In Italia contano i vecchi (di Stefano Gelati)

SMA MODENA

Tra gli indicatori statistici della struttura della popolazione quello che ritengo il più significativo è l’indice di vecchiaia. In Italia tale indice nel 2021 era 182,6. Significa che ogni 100 residenti da 0 a 14 anni di età, ce ne sono 182,6 dai 65 anni in su.

Gli ultrasessantacinquenni in Italia sono circa 14 milioni, mentre coloro che hanno meno di 15 anni sono poco più di 7.600.00. Siamo un paese che invecchia sempre di più, dove la popolazione attiva tenderà a diminuire nei prossimi anni. Uscendo dall’aridità dei numeri si possono fare varie considerazioni.

Con una struttura demografica così configurata è ovvio che il tema delle pensioni abbia una notevole rilevanza nel dibattito politico, gli anziani sono tanti ed i più fedeli agli appuntamenti elettorali; a coloro che sono già in pensione dobbiamo aggiungere chi è prossimo all’età pensionabile, pensiamo ai nati nel baby boom della metà degli anni ’60 del secolo scorso (quando i nati per anno erano più del doppio di quelli attuali) che hanno già superato i 55 anni di età.

Le politiche economiche tese a stimolare la domanda, con questa struttura della popolazione, lo dimostrano i risultati, non hanno provocato quell’incremento dei consumi interni sperato. Perche?

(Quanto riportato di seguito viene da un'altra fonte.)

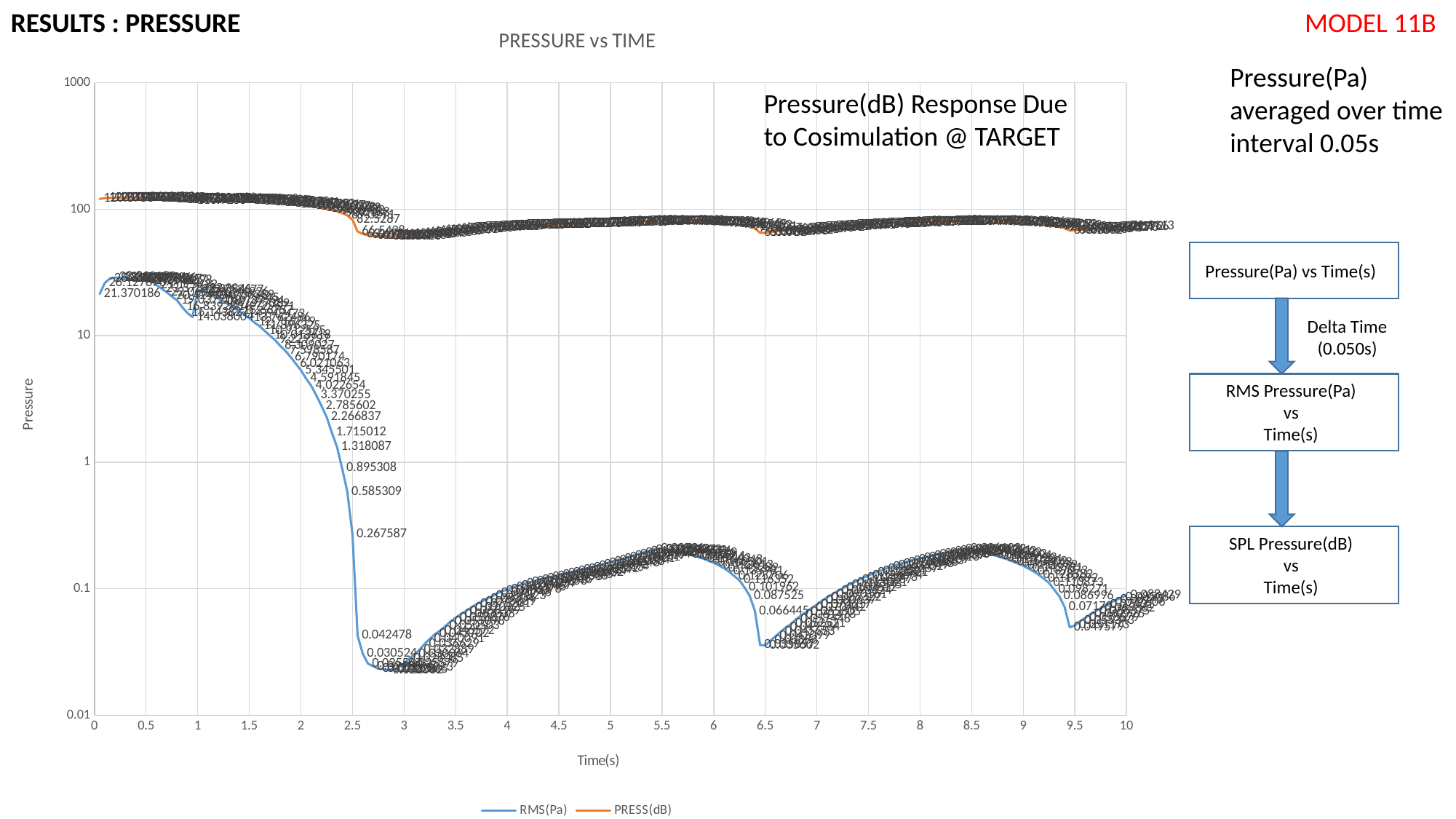
How many series does the chart legend list? 2 Between time 3.5 s and 5.5 s, does the RMS(Pa) series rise or fall? rise What are the two series named in the chart legend? RMS(Pa) and PRESS(dB) Is the value of the RMS(Pa) series at time 3 s greater or less than 0.1? less Between time 1 s and 2.5 s, does the RMS(Pa) series rise or fall? fall Is the value of the RMS(Pa) series at time 0.5 s greater or less than 10? greater Is the value of the PRESS(dB) series at time 5 s greater or less than 100? less At time 5 s, which series has the higher value, RMS(Pa) or PRESS(dB)? PRESS(dB) What kind of chart is shown on the slide? line chart What is the title of the chart? PRESSURE vs TIME Does the RMS(Pa) series reach its highest value near the start or near the end of the time range? near the start What value is printed as the first data label of the RMS(Pa) series at time 0? 21.370186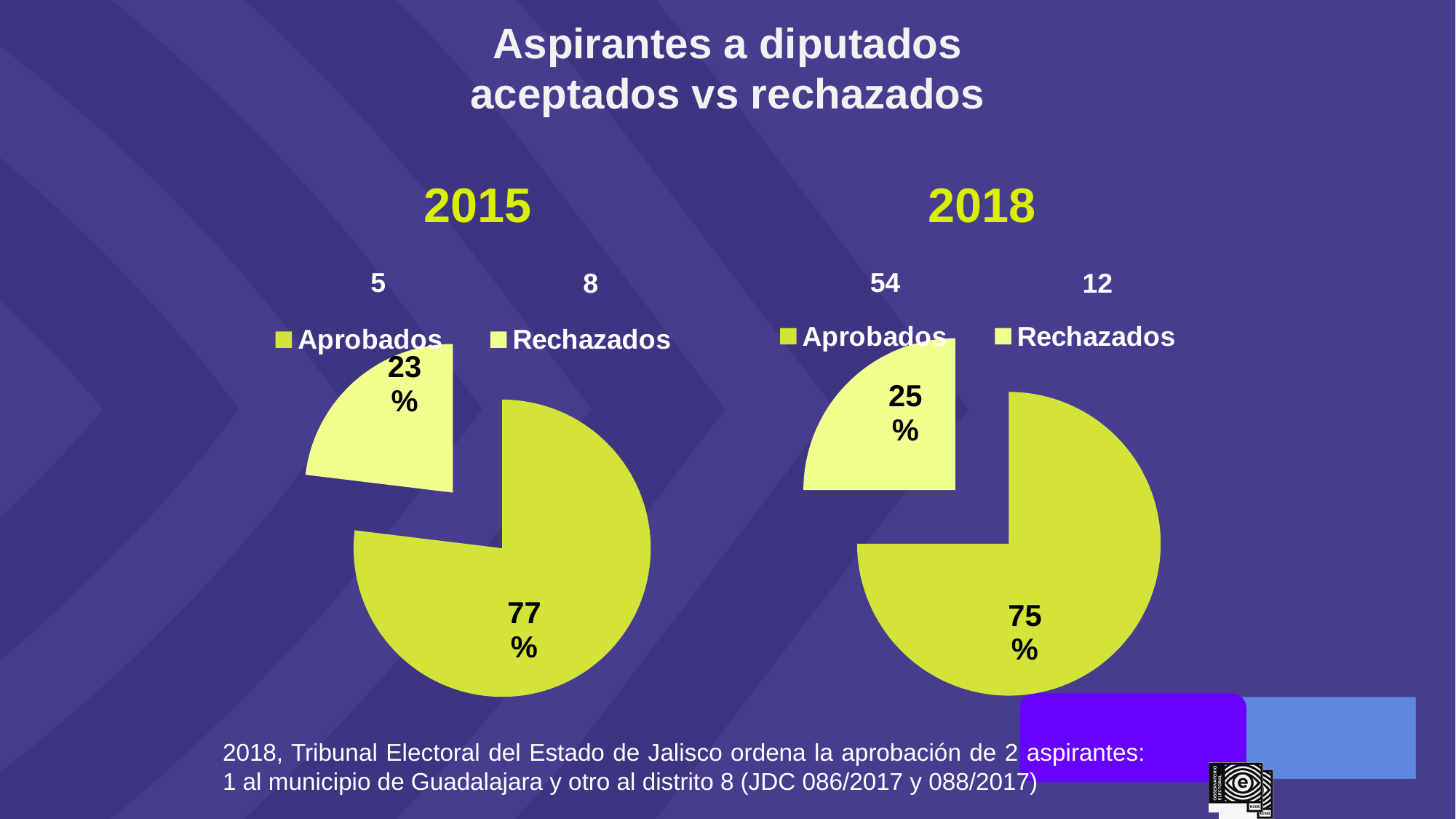
In the 2015 pie chart, what share is labelled for Rechazados? 23% In the 2015 pie chart, what is the difference in percentage points between the Aprobados and Rechazados shares? 54 percentage points What kind of chart is used for the 2015 data? Pie chart What is the title of the slide containing the two pie charts? Aspirantes a diputados aceptados vs rechazados What are the two legend entries shown for the pie charts? Aprobados and Rechazados In the 2015 pie chart, what share is labelled for Aprobados? 77% In the 2015 pie chart, which category has the largest slice? Aprobados Is the Aprobados share larger in the 2015 pie chart or the 2018 pie chart? 2015 In the 2018 pie chart, what share is labelled for Rechazados? 25% In the 2018 pie chart, which category has the smallest slice? Rechazados How many categories does each pie chart show? 2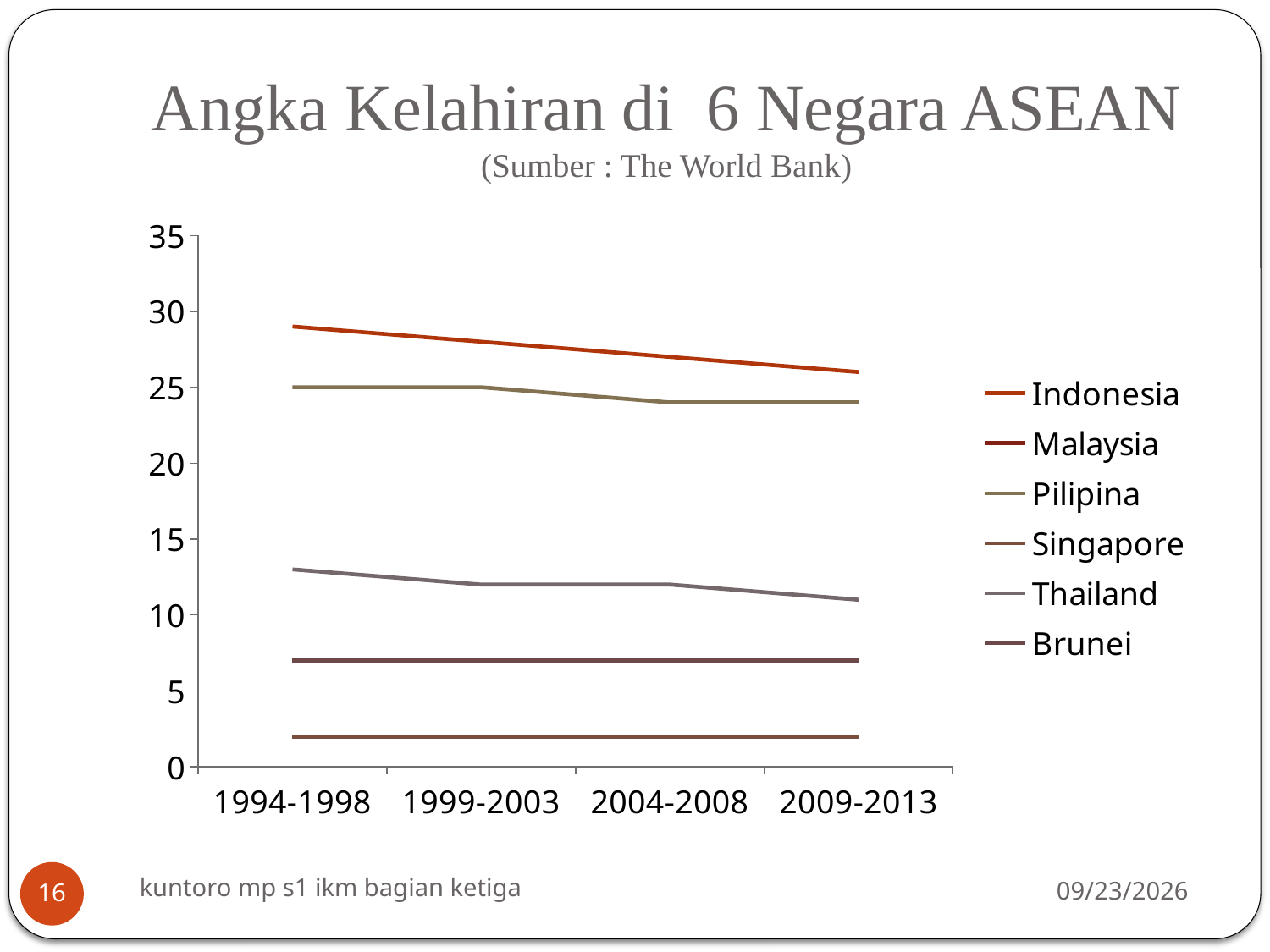
Is the value for Thailand in 1994-1998 greater or less than 10? greater How many series does the legend list? 6 Is the value for Indonesia in 2009-2013 greater or less than 30? less Does the Indonesia line rise or fall from 1994-1998 to 2009-2013? fall Which country has the highest value in 1994-1998? Indonesia Is the value for Indonesia in 1994-1998 greater or less than 25? greater How many time periods are shown on the x axis? 4 Does the Thailand line rise or fall from 1994-1998 to 2009-2013? fall What kind of chart is shown on the slide? line chart In 2009-2013, which is larger: the value for Indonesia or the value for Pilipina? Indonesia What source is cited under the chart title? The World Bank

Una società così anziana dal punto di vista, anche psicologico, tende ad avere una minore propensione al consumo, risparmiando una parte consistente degl’incrementi di reddito, perchè dei nuclei famigliari composti da anziani hanno meno volontà ed occasioni di consumo rispetto ad una famiglia composta da genitori e figli.

La ripercussione di una struttura della popolazione così sbilanciata verso gli anziani, assoluta novità nella storia, ha una chiara implicazione politica ed elettorale: la particolare sensibilità alla percezione dell’insicurezza, a prescindere dai dati ufficiali sulla situazione di ordine pubblico e criminalità.

In materia fiscale, nonostante l’inarrestabile incremento della spesa pubblica per assistenza e previdenza, il tema di un’imposta anche “vagamente” patrimoniale è tabù; chi solamente ne parla …”si scotta”e deve chiarire e smentire, mentre finanziare tutto con nuovo debito pubblico da far pagare, nel futuro, ai giovani di oggi lascia quasi indifferente le forze politiche.

Questa situazione presenta un aspetto positivo, che è anche perverso. Molti anziani con reddito garantito costituiscono una rete di welfare famigliare, cioè la pensione del nonno va a compensare, molte volte, il mancato reddito del nipote disoccupato. Arriviamo al paradosso dei nonni che mantengono i nipoti; e non può che essere così in un paese che ha trai i più alti tassi di disoccupazione giovanile dell’ U.E.

In Italia è davvero poco credibile chi dice: largo ai giovani.